What does it mean to be human? What does it mean to be conscious? What would it take to upload someone’s consciousness onto a computer? A programmer’s job is to take reality and define it in precise terms to be represented in zeros and ones. The models we use in programming (such as classes in OOP) need to be human-understandable in order to share them with others. The magic of good code is that other programmers can contribute to it and build on top of it in a reliable manner. But maybe we need to throw all of that out the window. Maybe the only way to represent something as incomprehensible as humans is to use a system that is just as incomprehensible. Enter LLMs.

As a thought experiment, imagine I had a dataset of a hundred personal questions and spent the time to honestly answer each one. If I used this dataset to fine-tune an LLM, how accurate would it be in representing me? Probably not very accurate, but what if there were a thousand questions? A million questions? Maybe at some point the LLM would start to learn some of my underlying value systems and emotional drivers such that it would be able to respond to questions like I would even if they weren’t in the training set.

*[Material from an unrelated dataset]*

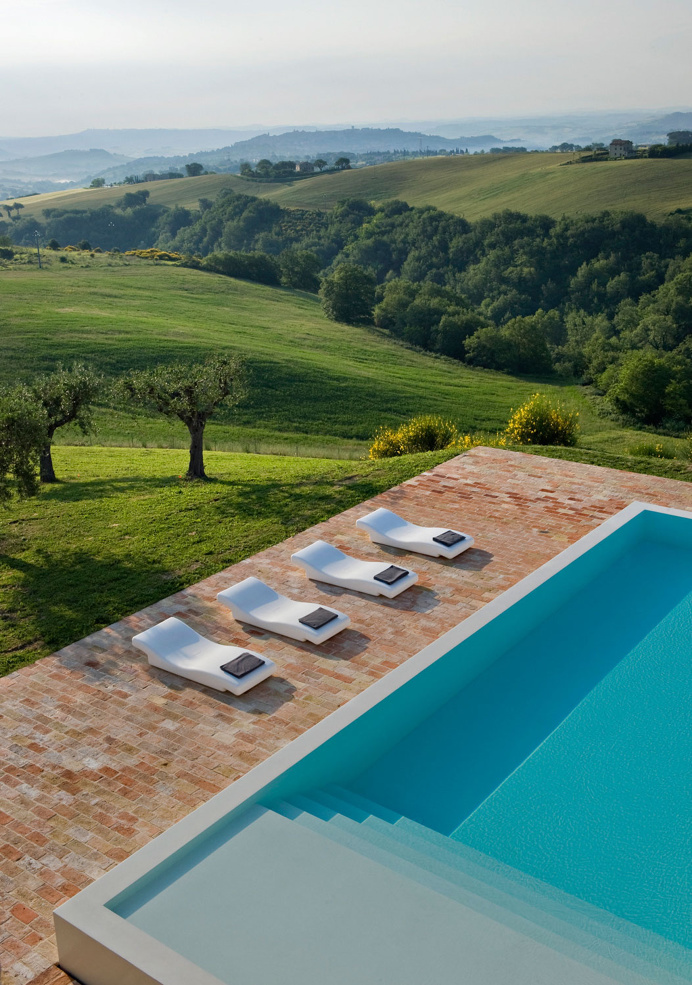 Casa Olivi Treia Italy Wespi de Meuron enironement architecture swimming pool italy house interior design inspiration by www.mindsparklemag.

A few months ago, Justin and I had been noodling on the idea of cloning ourselves with language models. The concept came back to me this week as I was reading Kazuo Ishiguro’s novel Klara and the Sun. He creates a fictional sci-fi future where parents can buy AFs (artificial friends) for their children. AFs are humanoid robots that have their own independent thoughts and emotions, but seem to be generally subservient to their human owners.

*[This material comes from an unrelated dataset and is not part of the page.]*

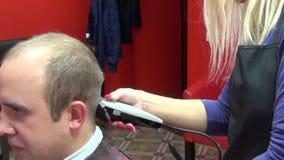 Salão de beleza do ajustador do corte do cabelo vídeos de arquivo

I think it would be really cool to create a real life version of Klara: an AI that is not just an intellectual equal but also a social and emotional equal to us humans. Or maybe even upload my consciousness to the cloud like Kayaba in SAO. It would be incredible to create a snapshot of my 22 year old self that I could talk to later in the future. I wonder how much I would have changed by then, and if this snapshot could preserve some of my youthful naivety that I will inevitably lose over time.

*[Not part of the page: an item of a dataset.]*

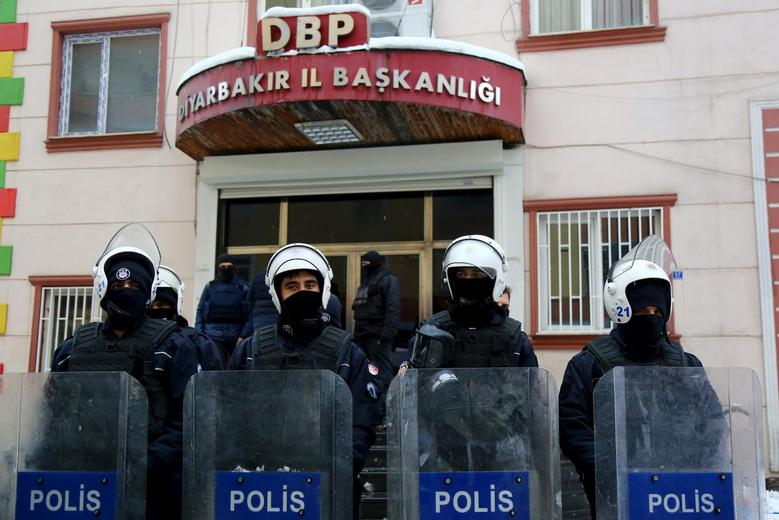 Turkish riot police stand guard outside the pro-Kurdish Democratic Regions Party (DBP) headquarters in the southeastern city of Diyarbakir, Turkey, January 5, 2016. REUTERS/Sertac Kayar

The amazing thing is that all of this might be possible now with LLMs. I need to read more stuff in the LLM interpretability space to see if my questions above have already been answered but anecdotally I haven’t seen too much regarding this topic. I’ve seen a few attempts on Twitter to create “clones” of people by using data from social media and text messages, mostly for commercial use cases like coaching and advertising. However, I don’t think that type of data is enough to create the highest fidelity human-like AIs that I’m seeking. This type of “clone” would require a dataset that is customized to one person who is also willing to share a lot of personal data and private beliefs. It would probably take a ton of time to curate such a dataset in terms of how much self reflection someone needs to do to compile accurate answers. I think this would be a fun project to try for myself but I don’t really see any commercial use cases so maybe sometime in the future.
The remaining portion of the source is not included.